**EXERCISE REQUIREMENTS:**
Answer these questions from the article about the Proteos project.
1. Which United Nations body made the call that Proteos responds to?
2. The Riddet Institute is one of how many Government-funded centers of research excellence?
3. Which institution in France is part of the international team?

Massey scientists to lead international protein project

The Proteos project aims to characterise the quality values of the world’s food proteins and has the potential to dramatically improve world food security and meet the nutrition needs of burgeoning populations.

Riddet Institute Co-Director Distinguished Professor
Paul Moughan.


A major research project with far-reaching humanitarian consequences has been announced by the Riddet Institute, New Zealand's top food and nutrition scientific research body.

The Proteos project aims to characterise the quality values of the world’s food proteins and has the potential to dramatically improve world food security and meet the nutrition needs of burgeoning populations, institute co-director Distinguished Professor Paul Moughan of Massey University says.

"The global dataset that will result from the work will be used for assessing nutritional adequacy in the malnourished, for planning for food security and sustainability of food production, and for assessing the role of dietary protein in the maintenance of health and fitness of the worldwide population," Professor Moughan says. "It will also influence international trade in proteins as well as facilitating the establishment of claims made about protein in foods and beverages."

The institute is one of 10 Government-funded centres of research excellence. Hosted by Massey, it includes AgResearch, Plant & Food Research, University of Auckland and University of Otago.

Proteos is funded by an international consortium of food industry sectors and responds to a recent call from the United Nations Food and Agriculture Organisation (FAO) to provide state-of-the-art information on food protein sources. Its ultimate value is likely to exceed $7 million.

Professor Moughan, who is also chair of the 2011 FAO Expert Consultation on Protein Quality in Human Nutrition, will lead the work by an international team of scientists from Massey University, the University of Illinois in the United States, the Netherlands' Wageningen University, and AgroParisTech in France.

**DATA SECTION:**
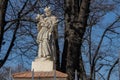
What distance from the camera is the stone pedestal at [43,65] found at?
1216cm

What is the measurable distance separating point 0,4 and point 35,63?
18.5ft

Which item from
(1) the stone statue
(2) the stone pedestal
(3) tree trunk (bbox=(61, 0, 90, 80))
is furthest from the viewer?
(3) tree trunk (bbox=(61, 0, 90, 80))

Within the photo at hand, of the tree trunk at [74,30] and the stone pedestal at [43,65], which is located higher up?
the tree trunk at [74,30]

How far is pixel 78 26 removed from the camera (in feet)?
52.5

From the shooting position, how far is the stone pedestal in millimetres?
12156

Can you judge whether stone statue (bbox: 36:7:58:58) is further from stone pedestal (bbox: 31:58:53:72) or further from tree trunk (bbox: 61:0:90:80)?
tree trunk (bbox: 61:0:90:80)

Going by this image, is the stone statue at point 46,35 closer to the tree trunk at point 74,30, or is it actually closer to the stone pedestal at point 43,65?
the stone pedestal at point 43,65

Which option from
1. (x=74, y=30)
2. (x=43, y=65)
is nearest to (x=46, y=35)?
(x=43, y=65)

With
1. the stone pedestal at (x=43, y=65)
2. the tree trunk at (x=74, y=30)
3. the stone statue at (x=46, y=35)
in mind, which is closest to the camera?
the stone pedestal at (x=43, y=65)

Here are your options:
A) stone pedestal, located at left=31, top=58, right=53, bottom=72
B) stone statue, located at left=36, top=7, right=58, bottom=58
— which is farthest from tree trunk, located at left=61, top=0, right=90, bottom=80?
stone pedestal, located at left=31, top=58, right=53, bottom=72

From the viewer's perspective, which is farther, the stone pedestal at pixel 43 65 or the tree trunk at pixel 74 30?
the tree trunk at pixel 74 30

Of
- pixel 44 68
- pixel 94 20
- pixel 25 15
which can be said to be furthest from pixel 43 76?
pixel 94 20

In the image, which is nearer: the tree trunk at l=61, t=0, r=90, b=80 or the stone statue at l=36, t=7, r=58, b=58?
the stone statue at l=36, t=7, r=58, b=58

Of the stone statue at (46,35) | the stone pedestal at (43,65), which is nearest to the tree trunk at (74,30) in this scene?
the stone statue at (46,35)
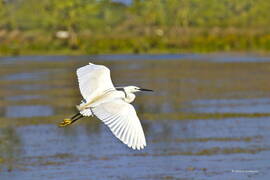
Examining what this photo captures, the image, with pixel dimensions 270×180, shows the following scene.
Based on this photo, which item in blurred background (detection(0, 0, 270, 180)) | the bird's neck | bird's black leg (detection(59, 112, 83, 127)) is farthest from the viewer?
blurred background (detection(0, 0, 270, 180))

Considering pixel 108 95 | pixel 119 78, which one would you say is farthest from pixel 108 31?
pixel 108 95

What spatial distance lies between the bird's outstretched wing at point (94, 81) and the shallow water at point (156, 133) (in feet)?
6.07

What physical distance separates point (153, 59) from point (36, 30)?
3931 cm

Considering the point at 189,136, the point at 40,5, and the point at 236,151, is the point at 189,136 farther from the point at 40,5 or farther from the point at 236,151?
the point at 40,5

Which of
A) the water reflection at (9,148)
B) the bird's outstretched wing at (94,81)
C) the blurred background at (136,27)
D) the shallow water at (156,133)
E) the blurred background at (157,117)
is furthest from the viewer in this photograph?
the blurred background at (136,27)

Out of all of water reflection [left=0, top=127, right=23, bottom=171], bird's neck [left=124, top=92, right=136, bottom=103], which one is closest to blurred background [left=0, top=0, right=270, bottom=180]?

**SOLUTION FOR THIS TASK:**
1. The United Nations Food and Agriculture Organisation (FAO)
2. 10
3. AgroParisTech